_Required work_
Render the material as a Markdown table with the columns "Row" and "Material line," starting at the line that contains "What is the measured" and running through the last line of the material, with blank lines omitted.

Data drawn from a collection
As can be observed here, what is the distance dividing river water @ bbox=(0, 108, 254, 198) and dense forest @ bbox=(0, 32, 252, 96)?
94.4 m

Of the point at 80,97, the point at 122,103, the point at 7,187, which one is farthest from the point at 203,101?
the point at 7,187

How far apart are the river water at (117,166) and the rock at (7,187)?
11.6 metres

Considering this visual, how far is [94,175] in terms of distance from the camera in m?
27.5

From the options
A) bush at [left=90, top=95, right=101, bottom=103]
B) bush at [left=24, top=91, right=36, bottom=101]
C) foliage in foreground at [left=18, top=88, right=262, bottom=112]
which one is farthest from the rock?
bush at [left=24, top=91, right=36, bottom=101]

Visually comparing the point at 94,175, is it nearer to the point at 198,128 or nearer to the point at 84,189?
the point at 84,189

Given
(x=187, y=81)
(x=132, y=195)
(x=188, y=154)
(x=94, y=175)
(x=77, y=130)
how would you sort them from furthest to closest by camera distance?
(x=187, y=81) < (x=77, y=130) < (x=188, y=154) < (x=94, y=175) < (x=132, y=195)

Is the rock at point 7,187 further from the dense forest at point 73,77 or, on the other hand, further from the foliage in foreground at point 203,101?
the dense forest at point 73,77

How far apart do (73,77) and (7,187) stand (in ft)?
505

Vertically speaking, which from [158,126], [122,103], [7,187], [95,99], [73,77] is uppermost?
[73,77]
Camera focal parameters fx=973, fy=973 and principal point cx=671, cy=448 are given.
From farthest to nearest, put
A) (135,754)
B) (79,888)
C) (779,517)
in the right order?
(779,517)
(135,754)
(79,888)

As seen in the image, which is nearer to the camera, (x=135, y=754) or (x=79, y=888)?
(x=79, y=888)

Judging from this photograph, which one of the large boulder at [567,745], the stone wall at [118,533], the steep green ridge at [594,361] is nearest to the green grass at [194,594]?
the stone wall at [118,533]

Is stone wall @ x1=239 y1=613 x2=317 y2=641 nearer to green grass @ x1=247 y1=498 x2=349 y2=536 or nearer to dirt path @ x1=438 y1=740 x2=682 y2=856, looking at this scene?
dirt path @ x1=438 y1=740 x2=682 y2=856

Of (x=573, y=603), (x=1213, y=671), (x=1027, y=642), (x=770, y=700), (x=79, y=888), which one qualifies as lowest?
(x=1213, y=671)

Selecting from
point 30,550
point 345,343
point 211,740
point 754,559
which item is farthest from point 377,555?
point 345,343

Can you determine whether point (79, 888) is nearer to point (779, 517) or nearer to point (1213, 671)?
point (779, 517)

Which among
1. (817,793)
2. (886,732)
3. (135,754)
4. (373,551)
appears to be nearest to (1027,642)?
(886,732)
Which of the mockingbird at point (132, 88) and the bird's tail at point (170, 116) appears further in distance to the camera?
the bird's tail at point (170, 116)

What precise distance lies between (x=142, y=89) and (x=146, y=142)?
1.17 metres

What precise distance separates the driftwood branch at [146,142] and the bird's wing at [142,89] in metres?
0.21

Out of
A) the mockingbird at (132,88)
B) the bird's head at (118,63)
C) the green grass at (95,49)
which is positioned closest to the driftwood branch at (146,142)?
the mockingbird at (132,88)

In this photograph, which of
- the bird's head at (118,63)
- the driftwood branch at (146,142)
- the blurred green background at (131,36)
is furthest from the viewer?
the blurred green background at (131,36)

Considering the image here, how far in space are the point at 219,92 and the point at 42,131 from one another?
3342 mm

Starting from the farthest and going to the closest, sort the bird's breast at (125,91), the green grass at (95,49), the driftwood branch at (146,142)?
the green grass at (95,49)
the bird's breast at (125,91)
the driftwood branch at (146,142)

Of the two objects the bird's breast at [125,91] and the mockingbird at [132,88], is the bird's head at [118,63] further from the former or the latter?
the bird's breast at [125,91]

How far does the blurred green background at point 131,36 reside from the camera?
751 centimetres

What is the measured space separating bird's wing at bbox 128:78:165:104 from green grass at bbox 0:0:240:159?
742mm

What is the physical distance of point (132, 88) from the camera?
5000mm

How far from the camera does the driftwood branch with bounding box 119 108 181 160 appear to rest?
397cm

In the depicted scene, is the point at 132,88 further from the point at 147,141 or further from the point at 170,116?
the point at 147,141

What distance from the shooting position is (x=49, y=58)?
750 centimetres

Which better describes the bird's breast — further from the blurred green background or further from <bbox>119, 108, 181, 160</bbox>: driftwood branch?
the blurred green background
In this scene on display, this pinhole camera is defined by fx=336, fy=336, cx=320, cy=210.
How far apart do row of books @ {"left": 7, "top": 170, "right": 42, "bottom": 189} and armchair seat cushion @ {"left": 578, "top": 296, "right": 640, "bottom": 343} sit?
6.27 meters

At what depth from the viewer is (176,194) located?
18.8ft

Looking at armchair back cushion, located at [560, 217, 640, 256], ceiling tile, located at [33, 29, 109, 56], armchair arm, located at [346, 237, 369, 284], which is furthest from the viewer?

_In response_
| Row | Material line |
|---|---|
| 1 | What is the measured space separating bird's wing at bbox 128:78:165:104 from green grass at bbox 0:0:240:159? |
| 2 | 742mm |
| 3 | What is the physical distance of point (132, 88) from the camera? |
| 4 | 5000mm |
| 5 | How far from the camera does the driftwood branch with bounding box 119 108 181 160 appear to rest? |
| 6 | 397cm |
| 7 | In the depicted scene, is the point at 132,88 further from the point at 147,141 or further from the point at 170,116? |
| 8 | the point at 147,141 |
| 9 | What distance from the shooting position is (x=49, y=58)? |
| 10 | 750 centimetres |
| 11 | Which better describes the bird's breast — further from the blurred green background or further from <bbox>119, 108, 181, 160</bbox>: driftwood branch? |
| 12 | the blurred green background |
| 13 | In this scene on display, this pinhole camera is defined by fx=336, fy=336, cx=320, cy=210. |
| 14 | How far apart do row of books @ {"left": 7, "top": 170, "right": 42, "bottom": 189} and armchair seat cushion @ {"left": 578, "top": 296, "right": 640, "bottom": 343} sit? |
| 15 | 6.27 meters |
| 16 | At what depth from the viewer is (176,194) located? |
| 17 | 18.8ft |
| 18 | Looking at armchair back cushion, located at [560, 217, 640, 256], ceiling tile, located at [33, 29, 109, 56], armchair arm, located at [346, 237, 369, 284], which is furthest from the viewer? |